Et enfin, on a beaucoup entendu ce matin des exigences de la part des tenants de la reconnaissance de l'État de la Palestine à une démilitarisation du Hamas. Est-ce que vous soutenez cette exigence également ?
R - Je peux peut-être commencer pour répondre à votre question. Pour dire que si le Président de la République a choisi d'annoncer la reconnaissance par la France de l'État de Palestine, ce qu'il fera formellement au mois de septembre, en marge de l'Assemblée générale des Nations unies, c'est parce que nous ne pouvons plus attendre. Et que cette solution qui, comme je le disais tout à l'heure, est la seule susceptible d'assurer la paix, la sécurité des Israéliens, des Palestiniens, de la région, et donc au-delà de la Méditerranée et du monde, en quelque sorte, elle nécessite d'être relancée.

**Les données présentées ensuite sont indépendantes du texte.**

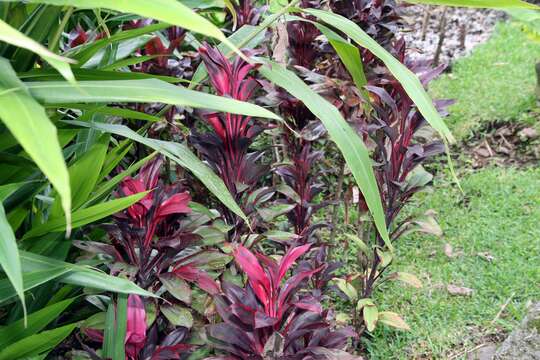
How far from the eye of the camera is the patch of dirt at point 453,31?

Et c'est pourquoi il est si significatif que la France, premier pays du G7 à le faire, prenne cette initiative, en coordination avec l'Arabie saoudite, puissance majeure du Moyen-Orient, pour que, par cette initiative, des engagements nouveaux soient pris et qu'une dynamique soit réamorcée. Un certain nombre de pays européens, de pays occidentaux, ont d'ores et déjà, y compris par le passé, exprimé leur intention de reconnaître l'État de Palestine à un moment donné, dans le processus conduisant à la solution à deux États. Certains ont d'ores et déjà laissé entendre qu'ils pourraient emboîter le pas de la France et le faire dès le mois de septembre prochain. L'enjeu des discussions que nous allons avoir, au cours de ces deux journées, c'est bien sûr de convaincre ceux de nos collègues qui hésitent encore que le meilleur moment pour contribuer à un processus enlisé, c'est le premier. Et qu'il s'agit maintenant pour la France et les pays qui pourraient l'accompagner d'inverser le cours des choses, de refuser la fatalité, et par leur décision, qui s'accompagne d'engagement pris par l'Autorité palestinienne et pris par les pays arabes vis-à-vis de la sécurité d'Israël, d'éviter le pire.